Now, we are going to clone the stat440-fa21-course-content repo with RStudio. Cloning this repo will be the first step to accessing the most up to date course content, updates, and announcements. To clone the repo, go to the stat440-fa21-course-content repo on GHE or here. Next, click on the green “Code” button. Then, click the clipboard in order to copy the repo’s URL. See image below.
Now, open RStudio, click on “File”, then “New Project…”, then “Version Control”, then “Git”. See images below.
Now, paste the repo’s URL (copied from above) in the “Repository URL” field. Type “stat440-fa21” in the “Project Directory Name” field because that will be the name of the folder that is connected to the stat440-fa21-course-content repo. In the “Create project as sub-directory of” field, select the Desktop; in the future, it could be anywhere of your choosing.
Next, we can verify whether that clone was successful by checking our computer’s Desktop for a folder named “stat440-fa21.” Remember that we assume this folder didn’t exist before. If there was already a folder with that same name, then the clone would not be successful. One quick resolution will be to delete the “stat440-fa21” folder from the Desktop and re-do this cloning procedure. The resulting set of files should contain a minimum of the syllabus directory and the README.md file and a new file called stat440-fa21.Rproj.. See image below. I say “minimum” because these notes are made much earlier than newer files and directories that appear in the stat440-fa21-course-content repo.
Great!
Another way to verify that you have successfully cloned with RStudio is by noticing RStudio has opened your stat440-fa21 directory via its stat440-fa21.Rproj file. This .Rproj file is a file that RStudio creates to keep up with projects that have been created.

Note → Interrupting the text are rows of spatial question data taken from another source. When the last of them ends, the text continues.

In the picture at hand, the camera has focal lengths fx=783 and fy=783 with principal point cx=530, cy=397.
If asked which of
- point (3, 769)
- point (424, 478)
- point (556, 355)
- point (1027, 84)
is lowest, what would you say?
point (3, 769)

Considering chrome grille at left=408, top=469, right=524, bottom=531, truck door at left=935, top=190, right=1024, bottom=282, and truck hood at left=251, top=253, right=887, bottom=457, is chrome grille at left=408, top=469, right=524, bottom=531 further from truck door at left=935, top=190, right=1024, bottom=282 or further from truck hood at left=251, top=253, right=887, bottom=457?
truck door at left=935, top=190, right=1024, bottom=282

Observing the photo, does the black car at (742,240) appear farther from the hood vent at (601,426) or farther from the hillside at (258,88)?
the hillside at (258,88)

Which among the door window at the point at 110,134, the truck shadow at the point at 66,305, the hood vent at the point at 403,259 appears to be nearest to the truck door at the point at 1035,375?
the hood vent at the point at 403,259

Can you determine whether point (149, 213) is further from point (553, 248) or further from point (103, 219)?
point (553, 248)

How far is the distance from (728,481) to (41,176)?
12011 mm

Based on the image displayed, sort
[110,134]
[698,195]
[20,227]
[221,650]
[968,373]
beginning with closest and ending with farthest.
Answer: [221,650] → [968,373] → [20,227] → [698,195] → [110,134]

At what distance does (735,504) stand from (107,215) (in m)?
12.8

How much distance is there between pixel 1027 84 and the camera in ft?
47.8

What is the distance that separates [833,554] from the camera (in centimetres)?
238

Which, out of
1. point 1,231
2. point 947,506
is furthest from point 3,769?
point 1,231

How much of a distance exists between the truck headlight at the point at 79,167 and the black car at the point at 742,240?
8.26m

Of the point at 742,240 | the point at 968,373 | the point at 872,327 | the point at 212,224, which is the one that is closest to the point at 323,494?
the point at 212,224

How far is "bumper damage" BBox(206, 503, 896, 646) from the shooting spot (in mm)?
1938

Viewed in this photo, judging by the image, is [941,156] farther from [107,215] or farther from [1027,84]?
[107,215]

This file is something you keep locally; do not commit and push this to GHE. Also, notice that inside of RStudio, you now have a new Git tab in the top-right pane. This Git tab becomes our central interface for interacting with Git.
Even greater! You have successfully connected the stat440-fa21-course-content repo to your local machine with RStudio. Cloning the repo should happen only once per local machine. Meaning, you should almost never have to re-establish the connection to GHE for this particular repo. One reason you may need to re-clone the repo is if you have deleted the stat440-fa21 folder from your local machine.
To keep your local machine up to date with the latest course content (including course announcements and assignments), you will perform a pull on this remote repo that you called stat440-fa21. To pull the stat440-fa21-course-content repo via RStudio, click on the Git tab, then click on the blue down arrow, which means to pull down the repo.
After pulling successfully, you should see a message such as this.
Already up to date is not necessarily what you want to see. You just want to see that the pull was successful.
To retrieve assignments, go to the particular assignment directory locally on your machine, homework for example, and click on the assignment you need to complete. I have made a fake homework assignment called stat440-fa21-homework00.md and its rendered html file called stat440-fa21-homework00.html. It should be in the homework sub-folder of the stat440-fa21 folder on your local machine.
To begin the assignment, I advise students to open the original .md file, e.g. stat440-fa21-homework00.md, using RStudio.
Now, save the file as homework00-netID.Rmd inside of your preferred software. It is good practice to save this file somewhere outside of the stat440-fa21 folder, e.g. your Desktop. Doing so ensures that you know which file you are working on and it reduces confusion about if the file is the original assignment or not. Again, we assume that this file does not already exist on your Desktop.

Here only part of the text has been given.